AVAILABLE DATA:
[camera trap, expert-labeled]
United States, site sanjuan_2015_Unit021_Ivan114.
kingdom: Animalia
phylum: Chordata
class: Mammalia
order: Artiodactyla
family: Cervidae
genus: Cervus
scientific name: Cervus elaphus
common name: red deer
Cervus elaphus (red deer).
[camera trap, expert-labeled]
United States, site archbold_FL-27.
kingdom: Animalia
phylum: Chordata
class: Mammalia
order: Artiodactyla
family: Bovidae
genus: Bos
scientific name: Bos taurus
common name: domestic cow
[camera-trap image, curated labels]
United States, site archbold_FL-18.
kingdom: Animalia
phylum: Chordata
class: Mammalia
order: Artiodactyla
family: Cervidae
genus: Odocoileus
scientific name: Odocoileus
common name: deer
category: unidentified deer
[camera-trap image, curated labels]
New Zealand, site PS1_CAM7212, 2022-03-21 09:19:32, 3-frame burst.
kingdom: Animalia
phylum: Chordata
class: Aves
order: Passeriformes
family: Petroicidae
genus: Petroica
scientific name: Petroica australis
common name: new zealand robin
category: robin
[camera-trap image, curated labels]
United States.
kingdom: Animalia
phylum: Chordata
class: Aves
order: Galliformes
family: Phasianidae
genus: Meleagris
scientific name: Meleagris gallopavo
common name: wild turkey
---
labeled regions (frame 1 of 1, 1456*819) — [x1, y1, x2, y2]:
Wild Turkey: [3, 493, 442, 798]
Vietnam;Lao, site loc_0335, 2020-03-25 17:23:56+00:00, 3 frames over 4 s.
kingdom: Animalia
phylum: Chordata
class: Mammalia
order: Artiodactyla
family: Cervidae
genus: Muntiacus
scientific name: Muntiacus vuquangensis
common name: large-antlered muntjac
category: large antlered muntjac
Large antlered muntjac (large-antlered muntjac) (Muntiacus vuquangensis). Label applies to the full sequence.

PROMPT:
Set down the lines above exactly as written. Begin at the line containing "United States." and stop after the last line.

THE COMPLETED TASK:
United States.
kingdom: Animalia
phylum: Chordata
class: Aves
order: Galliformes
family: Phasianidae
genus: Meleagris
scientific name: Meleagris gallopavo
common name: wild turkey
---
labeled regions (frame 1 of 1, 1456*819) — [x1, y1, x2, y2]:
Wild Turkey: [3, 493, 442, 798]
Vietnam;Lao, site loc_0335, 2020-03-25 17:23:56+00:00, 3 frames over 4 s.
kingdom: Animalia
phylum: Chordata
class: Mammalia
order: Artiodactyla
family: Cervidae
genus: Muntiacus
scientific name: Muntiacus vuquangensis
common name: large-antlered muntjac
category: large antlered muntjac
Large antlered muntjac (large-antlered muntjac) (Muntiacus vuquangensis). Label applies to the full sequence.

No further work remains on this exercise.